▶ [TASKS AND EXERCISES]
1 – Answer these from the dad's post about a possible move:
(a) How long has the family lived in their current house?
(b) What does the writer hope the new job would give his wife the flexibility to pursue?
(c) How many fewer kids did the family have when they first walked through the door of the house?
2 – Reproduce a passage from the dad's post about a possible move word for word. Start at the words "For now, I’m" and stop after "whatever comes next.".

Thirty-Four: Chasing Change: A Dad’s Thoughts on New Jobs, Big Moves, and Holding Onto Home

(This one hits a little differently than some of my other posts. Fair warning.)

Life as a dad of six is a whirlwind of chaos, messes, and noise, but it’s also overflowing with love. Lately, I’ve been grappling with the idea and possibility of some really big changes: my wife’s seriously chasing a new job, one that would be far less stressful than her current one and hopefully give her the flexibility to pursue homeschooling the kids, which could lead to us moving to a slightly bigger house, which comes with the incredibly overwhelming thought of leaving this house, the house we’ve made our home for nine years. My mind’s currently spinning faster than a kid’s fidget spinner.

My wife’s potential new job feels like a big leap. It would mean growth, new opportunities, less stress, and a brighter future for our family. But it’s not just about her; it’s about all of us, six kids, her, me, each with our own routines, friends, and little worlds. A new job might mean a new house, and that’s where the weight starts to hit hardest. Moving six kids? That’s not just logistics; it’s a full-blown saga.

Imagine the packing alone, the endless boxes of Legos, toys, stuffed animals that seem to breed in the night, books (oh, the books!!!), and every manner of sports gear that could fill a room by itself (and don’t even get me started on the blankets!). Every corner of this house holds a piece of our story, and just the thought of sorting through it feels like dismantling a scrapbook of our lives.

Then there’s the house itself. Nine years ago, we walked through the door with five fewer kids and big dreams. This place has seen it all, first steps, birthday parties, movie nights, broken lights and doors, baseball games a million, countless shows and concerts, dance recitals, homeschooling during Covid, too many meals to count cooked and shared, and on and on. The walls bear scars from tape and tacks, the backyard’s a canvas of swing sets and trampolines and trampled grass, our cul-de-sac circled millions of times on bikes and scooters, and every room inside hums with memories. Letting go of this home feels like letting go of a piece of us. It’s not just a house anymore; it’s where my kids became who they are, where we’ve all laughed, cried, and grown together.

Change is daunting, but it’s also a chance to build something new. Maybe a new house could become a home too, with fresh memories waiting to take root. Still, as I sit here, surrounded by the chaos and joy of our life, I feel anchored to this place. The kids are (almost) asleep (for now), and I’m left wondering: how do you pack up a home and carry it forward? Maybe you don’t. Maybe you just take the love and chaos with you, trusting that the next chapter will feel like home someday too. Because, as cliché as it sounds, our house isn’t just our house anymore; it’s truly our home. And home is so much more than just a house.

For now, I’m just a dad, staring down some big potential changes, hoping I’ve got the strength to support my wife and carry our six kids (and all their stuff) into whatever comes next.

▶ [SOURCE MATERIAL]
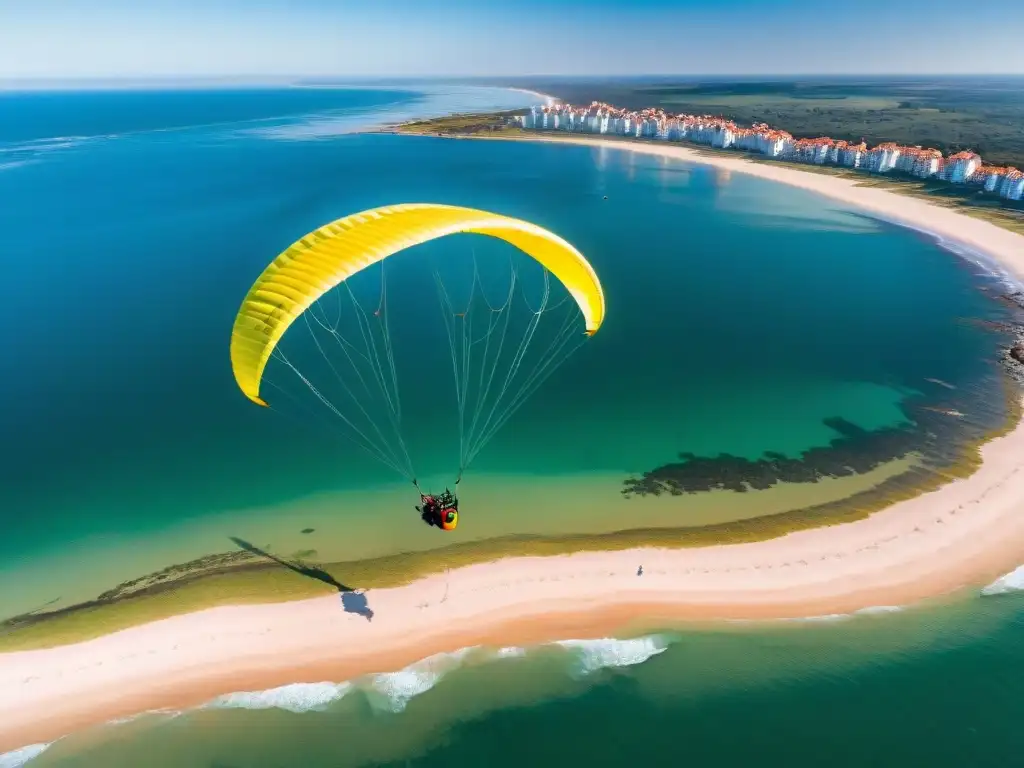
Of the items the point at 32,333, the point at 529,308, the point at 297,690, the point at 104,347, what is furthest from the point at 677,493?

▶ [ANSWER LIST]
1 –
(a) Nine years.
(b) Homeschooling the kids.
(c) Five.

2 –
For now, I’m just a dad, staring down some big potential changes, hoping I’ve got the strength to support my wife and carry our six kids (and all their stuff) into whatever comes next.